Figure 16 shows the optimization results of energy efficiency for each optimized parameter group, as well as the original parameter group. It can be clearly seen that the optimization results of groups 20, 22, 24, 26, and 35 are much higher than those of the other parameter groups and better than the original design parameter group. Compared with the latter, the energy efficiency for these groups is improved by 13%, 14%, 17%, 14%, and 12%, respectively.
It can be seen from the above analysis that the multi-objective optimization analysis of multi-energy complementary heating system performance using FAHP has obvious advantages. Through the rational design of the index system and arithmetic process, the scientificity and operability of decision-making, the ability to quantify fuzzy information, the flexibility of multi-factor integration and the adaptability of complex systems can all be improved, and the results are intuitive and interpretable.
9. Conclusions
A multi-objective optimization study of an SEHS with an integrated PCM tank is carried out by using TRNSYS 18 for different parameter sets separately; the optimized results are analyzed, and the following conclusions are obtained.
(1) The simulation results of 46 groups are input into the FAHP multi-objective optimization comprehensive objective function, which results in the minimum value of the objective function for parameter group 23. The values of the parameters of the optimal objective function are as follows: a collector area of 32 m2, a collector inclination angle of 51.48°, a water volume in the tank of 3.5 m3, a volume of PCM of 0.15 m3, a rated power of the electromagnetic heater of 15 kW, a circulating pump flow rate of the collector of 1550 m3/h, a circulating water pump flow rate of the electromagnetic heater of 3860 m3/h, and a circulating water pump flow rate of the user side of 1130 m3/h. This parameter set can better meet the building heating demand.
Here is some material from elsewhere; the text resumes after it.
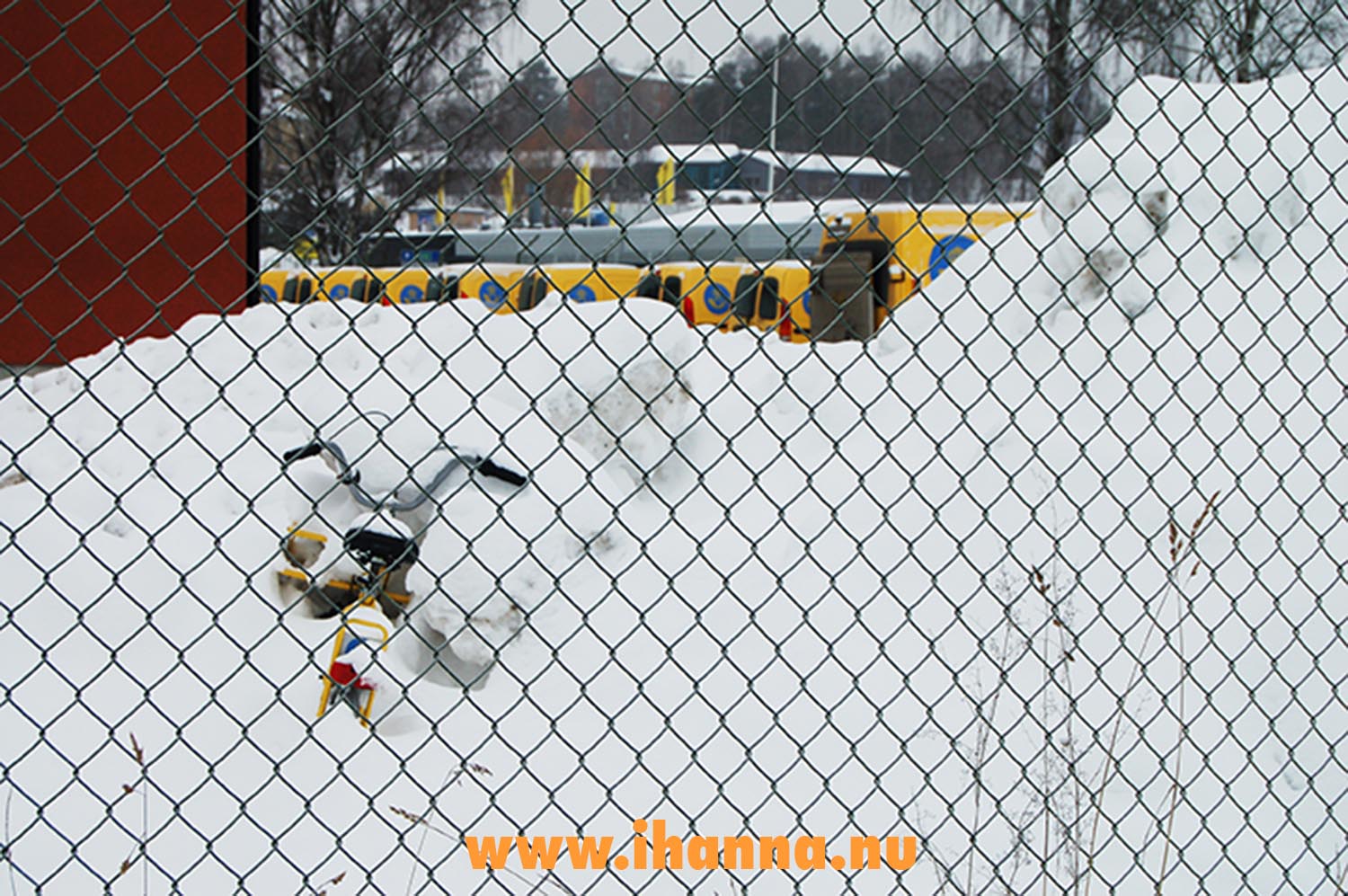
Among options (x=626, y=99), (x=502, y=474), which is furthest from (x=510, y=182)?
(x=626, y=99)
(2) In addition to the minimum objective function as the basis for optimization, in this study, we also consider the comfort factor. The parameter groups with indoor temperature fluctuations greater than 20% compared with the initial design value and a number of hours in which the set temperature is not met greater than 120 h are regarded as not satisfying the design requirements. Even if there is a parameter group with a lower objective function value, if it does not meet the comfort requirements, it cannot be used as an optimized design solution.
(3) Compared with the initial design values, the optimal combination of system values improves the overall performance by 38%, the room temperature fluctuation by 17%, the economic costs by 2.2%, system performance by 10.24%, and energy efficiency by 18.23%.
This study demonstrates that the FAHP method can be used to conduct multi-objective decision-making for coupled heating systems in a simple and efficient manner, thereby achieving their optimal design. It holds significant engineering significance and provides guidance for optimizing the design parameters of coupled heating systems. Although this method effectively realizes the system optimization function, its dynamic adaptability is limited. In the future, it is necessary to consider introducing time-varying weights or combining it with machine learning (such as fuzzy neural networks) to enhance the real-time optimization capability. Additionally, future work should also focus on ensuring the effective deployment and execution of the optimization strategy. This requires focusing on the collaboration between the optimization layer and the underlying execution system, and conducting in-depth research on the communication architecture and control strategies for real-time optimization decisions. Such research must address the challenges of instantaneity, reliability, and precise control in complex coupled systems, thereby significantly improving their intelligent operation level.